Markers of Outcome - a Cohort Study of LBP in Primary Health Care (MOS)

Low-back pain (LBP) is a complex and heterogeneous disorder commonly seen in primary health care. Despite a variety of treatment options available, it seems that few of these prevent recurrent LBP and chronicity. In addition, when comparing different treatment options, effect sizes are not impressive, indicating that we either lack effective treatment for LBP, diagnose poorly or that we measure the outcome of treatment incorrectly. Sub groups within the heterogeneous group suffering from LBP need to be identified and also markers influencing treatment efficacy. The project aims to conduct a cohort study with the objective to identify prognostic markers and sub groups for a successful or poor outcome of low-back pain and disability in short and long term. We aim to follow the trajectory of pain, to study interactions of markers and associations with days of pain and activity level.

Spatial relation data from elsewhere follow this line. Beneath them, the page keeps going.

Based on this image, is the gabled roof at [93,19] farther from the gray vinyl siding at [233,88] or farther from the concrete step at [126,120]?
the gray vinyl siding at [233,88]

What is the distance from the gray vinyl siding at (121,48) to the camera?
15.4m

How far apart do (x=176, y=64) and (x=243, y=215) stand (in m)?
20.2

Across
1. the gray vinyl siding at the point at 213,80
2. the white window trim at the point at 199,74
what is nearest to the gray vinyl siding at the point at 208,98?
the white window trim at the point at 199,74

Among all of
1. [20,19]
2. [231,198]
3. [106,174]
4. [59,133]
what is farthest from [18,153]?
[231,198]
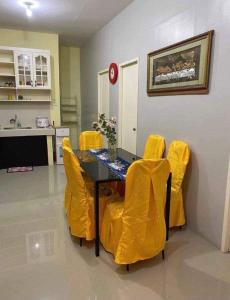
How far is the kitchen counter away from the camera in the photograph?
4750mm

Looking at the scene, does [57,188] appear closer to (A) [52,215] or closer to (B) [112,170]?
(A) [52,215]

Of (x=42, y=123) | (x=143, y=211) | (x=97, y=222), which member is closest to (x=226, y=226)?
(x=143, y=211)

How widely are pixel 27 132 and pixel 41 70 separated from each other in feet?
4.54

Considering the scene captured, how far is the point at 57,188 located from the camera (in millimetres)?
3896

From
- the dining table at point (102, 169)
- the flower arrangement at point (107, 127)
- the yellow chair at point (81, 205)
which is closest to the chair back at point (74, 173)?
the yellow chair at point (81, 205)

We will include people seeking physiotherapy care for a primary complaint of LBP to collect data on a core set of outcome measurements concerning pain, functional limitations, health and quality of life, self- efficacy and fear avoidance. The data will be collected at baseline, at 8 weeks and 6 and 12 months following an intervention of guideline recommended physiotherapeutic care comprising information to "stay active" and exercises enhancing core stability supervised by experienced physiotherapist. We aim to collect data on movement control of the lower back and general excessive mobility of the joints at base line. We will collect longitudinal data on days with troublesome pain and activity level through text-messages sent every 2 weeks. We will analyze the data with mixed model regression analyses and cluster analyses to be able to identify predictive factors and interactions to sub group the participants.

Study Overview

• Status: Completed
• Conditions: Low-back Pain
• Intervention / Treatment: Other: Guideline recommended physiotherapy care

Detailed Description

OVERALL AIM This project aims to through a praxis study (aim 1), a cohort study of markers of outcome (aim 2) tailor a patient cantered physiotherapy primary health care intervention (aim 3) in a randomized controlled trial.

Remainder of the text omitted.